DATASET: Begin
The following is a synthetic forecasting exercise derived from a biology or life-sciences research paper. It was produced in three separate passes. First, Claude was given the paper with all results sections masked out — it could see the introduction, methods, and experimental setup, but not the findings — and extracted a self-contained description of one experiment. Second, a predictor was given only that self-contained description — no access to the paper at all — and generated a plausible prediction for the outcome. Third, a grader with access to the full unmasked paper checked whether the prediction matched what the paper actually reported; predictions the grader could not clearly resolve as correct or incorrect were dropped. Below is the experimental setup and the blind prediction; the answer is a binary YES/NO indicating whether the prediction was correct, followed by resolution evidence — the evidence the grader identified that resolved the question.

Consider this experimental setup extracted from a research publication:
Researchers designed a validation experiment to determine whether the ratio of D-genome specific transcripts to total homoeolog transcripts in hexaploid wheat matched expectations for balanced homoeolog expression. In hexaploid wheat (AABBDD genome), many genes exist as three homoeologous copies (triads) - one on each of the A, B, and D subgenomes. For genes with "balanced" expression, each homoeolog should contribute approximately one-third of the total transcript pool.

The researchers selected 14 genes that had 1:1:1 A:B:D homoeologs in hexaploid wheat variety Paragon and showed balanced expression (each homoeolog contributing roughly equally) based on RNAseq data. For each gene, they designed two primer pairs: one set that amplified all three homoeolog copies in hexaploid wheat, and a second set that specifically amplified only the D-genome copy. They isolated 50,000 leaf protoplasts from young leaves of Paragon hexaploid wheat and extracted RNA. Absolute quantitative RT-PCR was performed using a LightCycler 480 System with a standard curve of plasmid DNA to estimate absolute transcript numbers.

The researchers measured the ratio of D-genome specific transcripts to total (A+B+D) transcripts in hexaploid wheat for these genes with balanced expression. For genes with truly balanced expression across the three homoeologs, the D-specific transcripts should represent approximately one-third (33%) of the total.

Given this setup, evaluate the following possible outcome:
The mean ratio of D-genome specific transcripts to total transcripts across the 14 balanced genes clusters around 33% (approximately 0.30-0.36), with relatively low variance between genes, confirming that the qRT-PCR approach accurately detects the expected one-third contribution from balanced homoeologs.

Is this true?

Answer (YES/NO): YES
DATASET: End
All lines from the line holding "Consider this experimental" through the end of the records above need to be transcribed exactly, and no other text should appear.

Consider this experimental setup extracted from a research publication:
Researchers designed a validation experiment to determine whether the ratio of D-genome specific transcripts to total homoeolog transcripts in hexaploid wheat matched expectations for balanced homoeolog expression. In hexaploid wheat (AABBDD genome), many genes exist as three homoeologous copies (triads) - one on each of the A, B, and D subgenomes. For genes with "balanced" expression, each homoeolog should contribute approximately one-third of the total transcript pool.

The researchers selected 14 genes that had 1:1:1 A:B:D homoeologs in hexaploid wheat variety Paragon and showed balanced expression (each homoeolog contributing roughly equally) based on RNAseq data. For each gene, they designed two primer pairs: one set that amplified all three homoeolog copies in hexaploid wheat, and a second set that specifically amplified only the D-genome copy. They isolated 50,000 leaf protoplasts from young leaves of Paragon hexaploid wheat and extracted RNA. Absolute quantitative RT-PCR was performed using a LightCycler 480 System with a standard curve of plasmid DNA to estimate absolute transcript numbers.

The researchers measured the ratio of D-genome specific transcripts to total (A+B+D) transcripts in hexaploid wheat for these genes with balanced expression. For genes with truly balanced expression across the three homoeologs, the D-specific transcripts should represent approximately one-third (33%) of the total.

Given this setup, evaluate the following possible outcome:
The mean ratio of D-genome specific transcripts to total transcripts across the 14 balanced genes clusters around 33% (approximately 0.30-0.36), with relatively low variance between genes, confirming that the qRT-PCR approach accurately detects the expected one-third contribution from balanced homoeologs.

Is this true?

Answer (YES/NO): YES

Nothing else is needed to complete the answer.